**ACTIVITY:** The line holding "Detect all objects" and all lines that follow it to the end of the data: return these exactly, and nothing more.

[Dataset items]
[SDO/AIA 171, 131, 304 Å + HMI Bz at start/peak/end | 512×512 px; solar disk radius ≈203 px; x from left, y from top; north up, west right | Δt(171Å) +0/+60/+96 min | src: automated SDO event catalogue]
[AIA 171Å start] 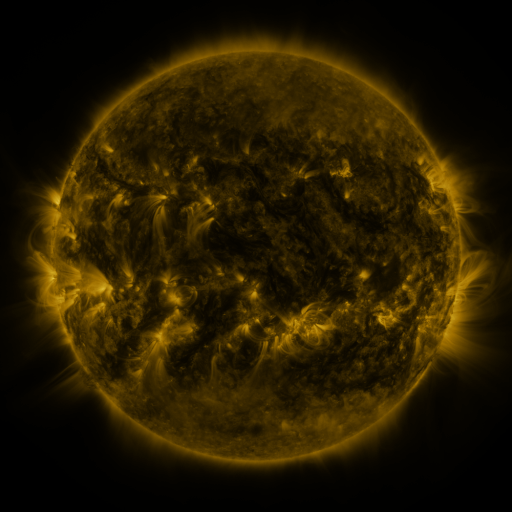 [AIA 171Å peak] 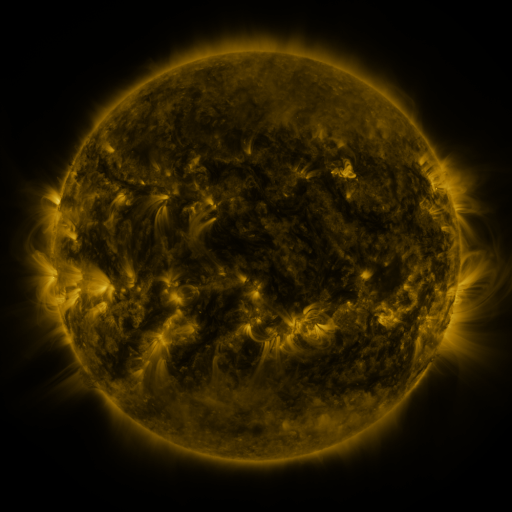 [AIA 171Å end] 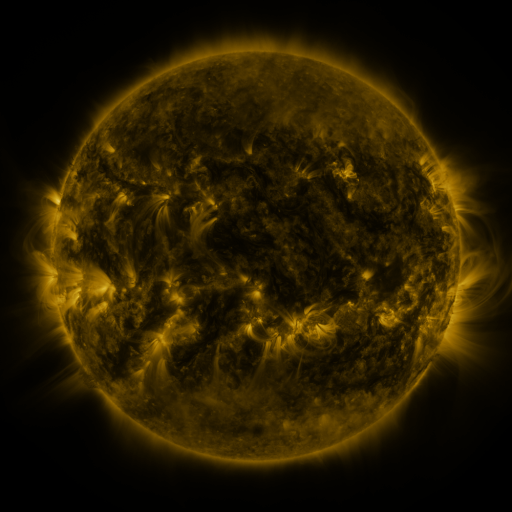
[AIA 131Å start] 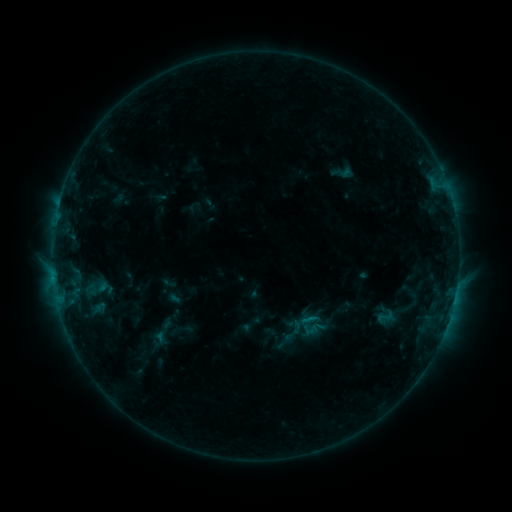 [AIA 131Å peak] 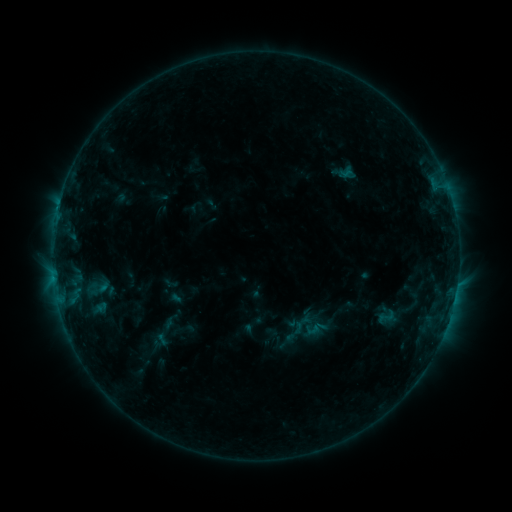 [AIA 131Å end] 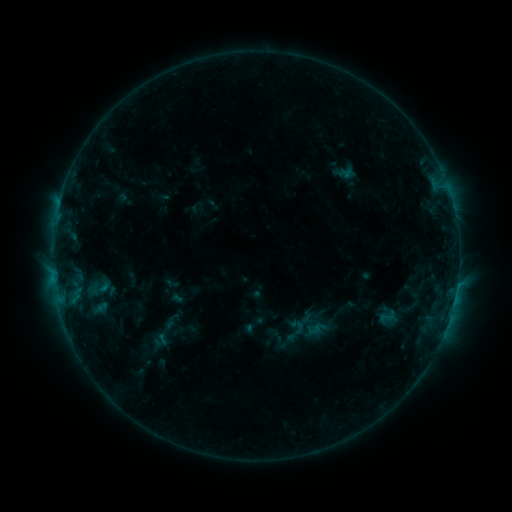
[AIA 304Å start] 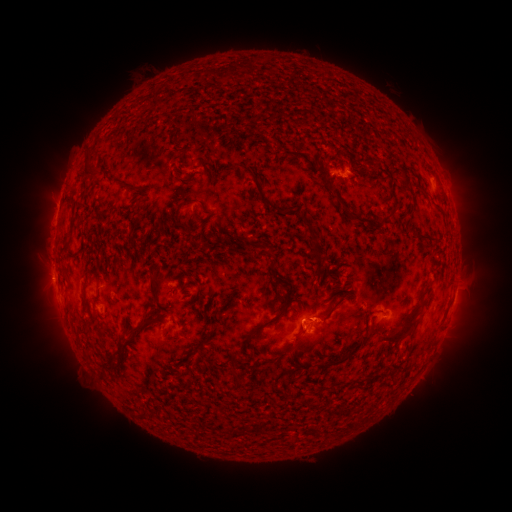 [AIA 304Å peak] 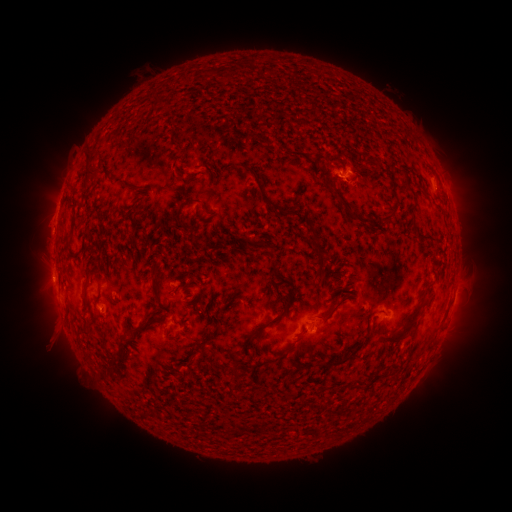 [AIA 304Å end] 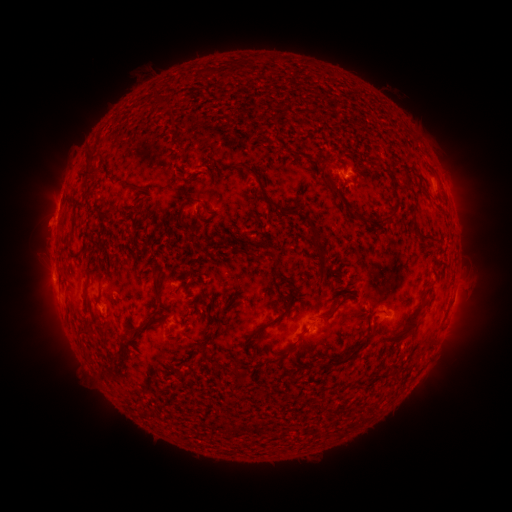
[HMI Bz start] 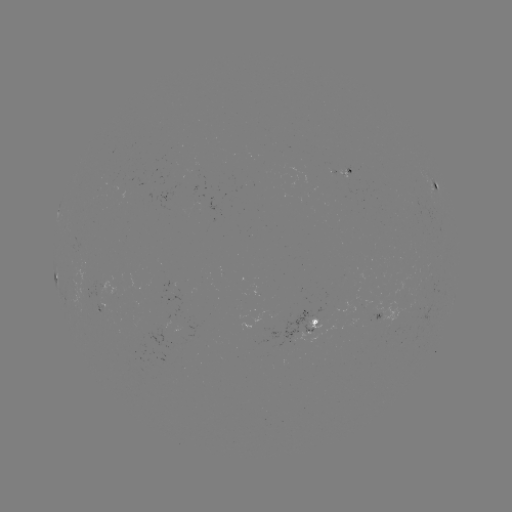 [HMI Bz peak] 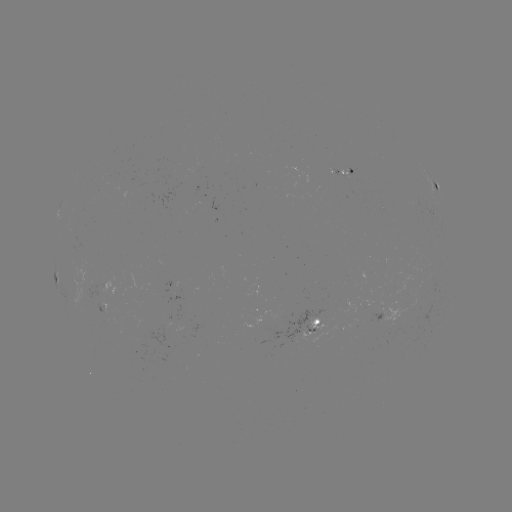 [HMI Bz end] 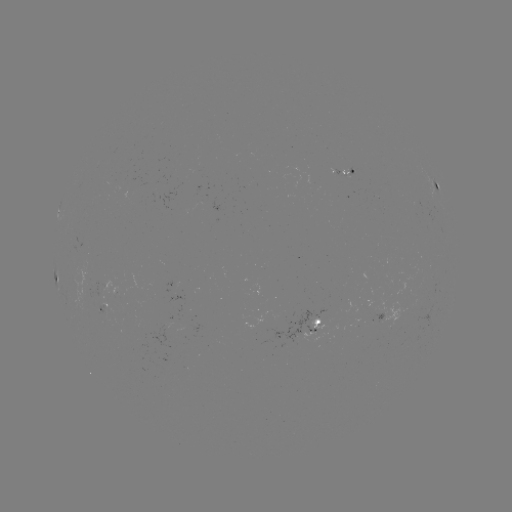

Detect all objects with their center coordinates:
emerging-flux region: (103, 312)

**OUTPUT FOR THIS EXERCISE:**
Detect all objects with their center coordinates:
emerging-flux region: (103, 312)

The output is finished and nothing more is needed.